The Brit incorporates a lot of plyometric movements - such as barbell reverse lunges and hip thrusts - in order to prepare his body to launch from the 10m platform.

“In pre-season you do fewer reps, but you absolutely blast your body with heavy weights,” Lee told Coachweb.com.

“In the stage where we maintain our strength through the competition period, what we’re doing in the pool is a lot harder than usual, so we want to have the power and energy to perform.

Lee explains that springboard divers ‘usually have much bigger legs and squat a lot more, because you’ve got to generate power through the springboard, but at 10m it’s just quick explosive power’.

In such an attritional sport, injury prevention is vital.

That means that even after training is over, divers like USA’s Sam Dorman still have a lot of work to do.

“My recovery is a lot of stretching. Since my diving routine is so repetitive and since I do the same thing so many times, I have to counterbalance with stretching,” Dorman, who won men’s 3m synchronised silver at Rio 2016, told oarsandalps.

“Even a lot of the workouts I do are to balance out my body - since my routine is quad-dominant, I balance it out by working out my hamstrings and glutes. The other three things I focus on the most are maximising my sleep, food consumption and hydration.”

Cassiel Rousseau's receipe for success

Australia’s Cassiel Rousseau caused shockwaves in the diving world when he won the men’s 10m platform title at the 2023 World Championships.

Not only had China suffered a rare loss at a major event, but Rousseau has not even been in the sport that long, having transitioned from acrobatic gymnastics.

“The amount of adrenaline you get on the 10m board is just completely different to anything you could imagine,” he told QLD Academy of Sport.

“I train twice a day, three hours each session. Three gym sessions a week, and the rest are water and dry land sessions.

“Dry land is diving into foam pits and crash mats with some conditioning."

Discipline and rest key for Pandelea Rinong

At the other end of the experience scale is Malaysia’s Rinong.

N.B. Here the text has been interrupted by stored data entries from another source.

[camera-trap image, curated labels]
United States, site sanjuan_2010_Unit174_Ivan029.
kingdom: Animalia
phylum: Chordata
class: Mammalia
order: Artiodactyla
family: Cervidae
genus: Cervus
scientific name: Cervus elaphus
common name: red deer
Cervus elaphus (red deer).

The two-time Olympic medallist trains eight hours a day – four hours in the morning and four hours in the evening - six days a week.

Despite working her body for such long periods, the 30-year-old ensures that she has enough rest to recover for the next day.

“In order to be successful, one needs to be disciplined, independent, have lots of perseverance to overcome obstacles and the patience to spend endless hours in training,” she told GoingPlaces.

Mental preparation with David Colturi

Finally, there is the mental aspect of diving.

While there is a huge adrenaline rush involved in jumping explosively before plunging into the water, divers have to master the art of staying calm.

“Relaxation, breathing exercises, visualisation, and trying to put yourself in that environment so your body responds to the stress and fear you’ll go through and you’re able to do it like you’ve always done it,” high diving World Series event winner David Colturi told InsideHook.

“It can be done lying down and stationary. It’s a mental routine of trying to calm your heart rate with your breath while imagining that you’re on a platform 90 feet in the air.

"You can be in your bed and start thinking about this and your palms will sweat, your heart will beat faster, you’ll start to pump adrenaline through your veins just like you would when you’re up there. You need to calm yourself just the same way you would in that situation.”